The 250,000 strong US hospitality hotel, restaurant and textile employees union - Unite Here - has rejoined the US union federation the AFL-CIO, four years after it walked out with other US others unions to form a rival coalition - Change To Win.
The return of Unite Here to the main US union federation is a result of internal rows and accusations of raids on Unite Here membership and is a blow to the Change to Win unions lead by SEIU.
In 2004, Unite, the US textile and clothing workers' union, merged with Here, the hotel and restaurant workers' union.
The merger combined the financial power of Unite - which had shrunk to 100,000 members because of the decline of the U.S. textile industry - with the larger membership and growth potential of Here, who organised hospitality, hotel and casino workers.
A year later, the merged union left the AFL-CIO along with the Service Employees International Union (SEIU), the Carpenters (UBC) and the Laborers' International Union (LIUNA). They in turn were later joined by the Teamsters and the United Food and Commercial Workers (UFCW) and a new coalition Change To Win was created.

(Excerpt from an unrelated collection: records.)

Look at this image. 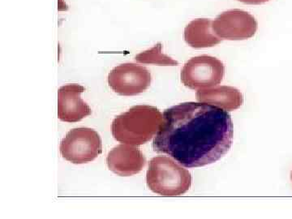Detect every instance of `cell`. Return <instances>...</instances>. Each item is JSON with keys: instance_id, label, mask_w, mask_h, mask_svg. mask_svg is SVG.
<instances>
[{"instance_id": "6da1fadb", "label": "cell", "mask_w": 292, "mask_h": 219, "mask_svg": "<svg viewBox=\"0 0 292 219\" xmlns=\"http://www.w3.org/2000/svg\"><path fill=\"white\" fill-rule=\"evenodd\" d=\"M162 125L153 142L187 168L207 166L221 159L233 142L234 127L229 113L203 103H180L162 114Z\"/></svg>"}, {"instance_id": "7a4b0ae2", "label": "cell", "mask_w": 292, "mask_h": 219, "mask_svg": "<svg viewBox=\"0 0 292 219\" xmlns=\"http://www.w3.org/2000/svg\"><path fill=\"white\" fill-rule=\"evenodd\" d=\"M162 119V114L156 107L137 105L113 120L111 132L118 142L142 145L157 134Z\"/></svg>"}, {"instance_id": "3957f363", "label": "cell", "mask_w": 292, "mask_h": 219, "mask_svg": "<svg viewBox=\"0 0 292 219\" xmlns=\"http://www.w3.org/2000/svg\"><path fill=\"white\" fill-rule=\"evenodd\" d=\"M146 183L153 192L164 197L183 195L189 190L191 176L187 169L172 158H153L146 174Z\"/></svg>"}, {"instance_id": "277c9868", "label": "cell", "mask_w": 292, "mask_h": 219, "mask_svg": "<svg viewBox=\"0 0 292 219\" xmlns=\"http://www.w3.org/2000/svg\"><path fill=\"white\" fill-rule=\"evenodd\" d=\"M59 151L62 157L71 163H87L103 152L101 137L93 129L77 128L67 132L61 140Z\"/></svg>"}, {"instance_id": "5b68a950", "label": "cell", "mask_w": 292, "mask_h": 219, "mask_svg": "<svg viewBox=\"0 0 292 219\" xmlns=\"http://www.w3.org/2000/svg\"><path fill=\"white\" fill-rule=\"evenodd\" d=\"M225 66L221 60L209 56L191 58L182 68V83L193 90L209 89L221 83Z\"/></svg>"}, {"instance_id": "8992f818", "label": "cell", "mask_w": 292, "mask_h": 219, "mask_svg": "<svg viewBox=\"0 0 292 219\" xmlns=\"http://www.w3.org/2000/svg\"><path fill=\"white\" fill-rule=\"evenodd\" d=\"M108 85L121 96H136L150 87L151 74L146 67L134 63H125L109 73Z\"/></svg>"}, {"instance_id": "52a82bcc", "label": "cell", "mask_w": 292, "mask_h": 219, "mask_svg": "<svg viewBox=\"0 0 292 219\" xmlns=\"http://www.w3.org/2000/svg\"><path fill=\"white\" fill-rule=\"evenodd\" d=\"M212 28L222 39L239 41L253 38L257 33L258 23L249 12L232 9L218 15L212 23Z\"/></svg>"}, {"instance_id": "ba28073f", "label": "cell", "mask_w": 292, "mask_h": 219, "mask_svg": "<svg viewBox=\"0 0 292 219\" xmlns=\"http://www.w3.org/2000/svg\"><path fill=\"white\" fill-rule=\"evenodd\" d=\"M85 87L77 84H68L59 88L58 91V117L63 122L81 121L92 111L87 103L81 99Z\"/></svg>"}, {"instance_id": "9c48e42d", "label": "cell", "mask_w": 292, "mask_h": 219, "mask_svg": "<svg viewBox=\"0 0 292 219\" xmlns=\"http://www.w3.org/2000/svg\"><path fill=\"white\" fill-rule=\"evenodd\" d=\"M145 162L142 152L130 144L115 146L108 153L107 157L109 170L117 176L124 177L138 174L145 166Z\"/></svg>"}, {"instance_id": "30bf717a", "label": "cell", "mask_w": 292, "mask_h": 219, "mask_svg": "<svg viewBox=\"0 0 292 219\" xmlns=\"http://www.w3.org/2000/svg\"><path fill=\"white\" fill-rule=\"evenodd\" d=\"M196 97L199 103L213 105L227 111L239 109L244 103L243 94L231 86H217L199 89Z\"/></svg>"}, {"instance_id": "8fae6325", "label": "cell", "mask_w": 292, "mask_h": 219, "mask_svg": "<svg viewBox=\"0 0 292 219\" xmlns=\"http://www.w3.org/2000/svg\"><path fill=\"white\" fill-rule=\"evenodd\" d=\"M212 23L211 20L205 18L191 20L184 29L186 43L196 49L212 47L220 43L223 39L213 32Z\"/></svg>"}, {"instance_id": "7c38bea8", "label": "cell", "mask_w": 292, "mask_h": 219, "mask_svg": "<svg viewBox=\"0 0 292 219\" xmlns=\"http://www.w3.org/2000/svg\"><path fill=\"white\" fill-rule=\"evenodd\" d=\"M162 45L158 43L151 49L141 52L135 57V60L144 64H156L160 66L178 65L176 60L162 53Z\"/></svg>"}, {"instance_id": "4fadbf2b", "label": "cell", "mask_w": 292, "mask_h": 219, "mask_svg": "<svg viewBox=\"0 0 292 219\" xmlns=\"http://www.w3.org/2000/svg\"><path fill=\"white\" fill-rule=\"evenodd\" d=\"M238 1L245 4H250V5H260V4L269 2L270 0H238Z\"/></svg>"}, {"instance_id": "5bb4252c", "label": "cell", "mask_w": 292, "mask_h": 219, "mask_svg": "<svg viewBox=\"0 0 292 219\" xmlns=\"http://www.w3.org/2000/svg\"><path fill=\"white\" fill-rule=\"evenodd\" d=\"M291 180H292V172H291Z\"/></svg>"}]
</instances>
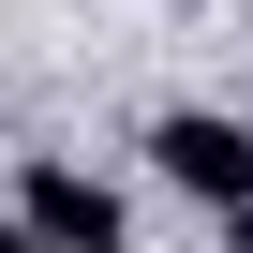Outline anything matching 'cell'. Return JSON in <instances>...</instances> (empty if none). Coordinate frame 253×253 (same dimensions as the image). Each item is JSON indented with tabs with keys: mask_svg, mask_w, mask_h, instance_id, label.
Here are the masks:
<instances>
[{
	"mask_svg": "<svg viewBox=\"0 0 253 253\" xmlns=\"http://www.w3.org/2000/svg\"><path fill=\"white\" fill-rule=\"evenodd\" d=\"M149 149H164V179H179V194H209V209H253V119H209V104H179Z\"/></svg>",
	"mask_w": 253,
	"mask_h": 253,
	"instance_id": "6da1fadb",
	"label": "cell"
},
{
	"mask_svg": "<svg viewBox=\"0 0 253 253\" xmlns=\"http://www.w3.org/2000/svg\"><path fill=\"white\" fill-rule=\"evenodd\" d=\"M30 223H45L60 253H119V194H104L89 164H30Z\"/></svg>",
	"mask_w": 253,
	"mask_h": 253,
	"instance_id": "7a4b0ae2",
	"label": "cell"
},
{
	"mask_svg": "<svg viewBox=\"0 0 253 253\" xmlns=\"http://www.w3.org/2000/svg\"><path fill=\"white\" fill-rule=\"evenodd\" d=\"M0 253H60V238H45V223H30V209H15V223H0Z\"/></svg>",
	"mask_w": 253,
	"mask_h": 253,
	"instance_id": "3957f363",
	"label": "cell"
},
{
	"mask_svg": "<svg viewBox=\"0 0 253 253\" xmlns=\"http://www.w3.org/2000/svg\"><path fill=\"white\" fill-rule=\"evenodd\" d=\"M223 223H238V253H253V209H223Z\"/></svg>",
	"mask_w": 253,
	"mask_h": 253,
	"instance_id": "277c9868",
	"label": "cell"
}]
</instances>
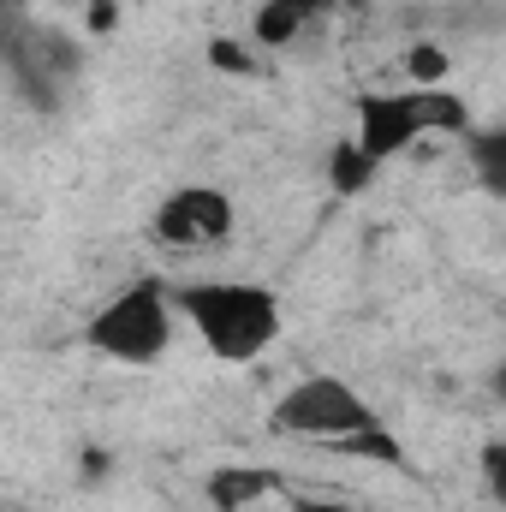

Change to Win's main focus has been organising new members - and placing significant finances and resources in organising - much more than than the AFL-CIO had previously done.
However, Change to Win has now fallen short of its own targets, with limited victories in organising new members.
SEIU has also been accused of raiding Unite Here's membership. In March this year SEIU created "Workers United" as a home for the Unite Here membership. (This organisation has no relationship with the global union created by Unite in the UK and Ireland and the Steelworkers in the USA known as Workers Uniting.)
The SEIU organises food workers, hospitality workers, labourers, janitors and health care workers.
After initial membership increases in the "low wage - high turnover" sectors, its is alledged that SEIU signed up its members to “partnerships” with companies which restricted their rights to operate freely as trade unionists and promising employers an easy ride in return for co-operating with unionisation.
Similar allegations caused rifts in the SEIU's membership in California, with a breakaway union now challenging SEIU. It has also transpired that the Carpenters union has not paid its subscriptions to Change To Win.
At the recent TUC meeting in Liverpool, Debbie Anderson, international officer of Unite Here, told a fringe meeting that the SEIU’s philosophy was to turn the labour movement into a “corporate friendly, top-down body with little or no membership involvement and on a path that has done great damage to the labour movement”.
Ms Anderson told the meeting that the hostility deployed in campaign tactics to raid Unite-Here members were “astonishing”. She accused SEIU of using funds raised by Unite Here to contact its own members in a negative campaign to persuade them to switch unions. Leaflets were sent to members’ home addresses and cold-calling telephone campaigns were deployed in industrial sectors where SEIU had no members.
One leaflet, sent to Unite Here’s hospitiality sector members, was in the form of a “Do Not Disturb” sign hung on a bedroom door to insinuate that Unite Here was not interested in getting a fair deal for its members.
Other tactics have included smear campaigns, personal home visits, website attacks and the hiring of union-busting consultants alledged Ms. Anderson.
At the TUC meeting Paul Kenny of the GMB said that his union had been approached by SEIU several years ago with an offer of a “blank cheque” to help the union out of its then financial problems. The offer was turned down because the conditions would have given the SEIU the effective right to take over the GMB.
According to reports the UFCW and LIUNA are now in negotiations with new AFL-CIO leader Rich Trumka to follow Unite Here. Trumka has proclaimed his oppostition to the SEIU's growth-at-all-costs and business friendly model. Trumka told the recent AFL-CIO Convention in Pittsburgh that any union who raided an AFL-CIO affiliate "will find 1,000 organisers coming to the rescue of that union.”
The internal divisions in the US union movement may distract attention and resources from influencing the Obama administration. Recently, President Obama sent strong signals to the US union movement that it was not prepared to deal with a split union movement, especially when trying to get through the Employee Free Choice Act.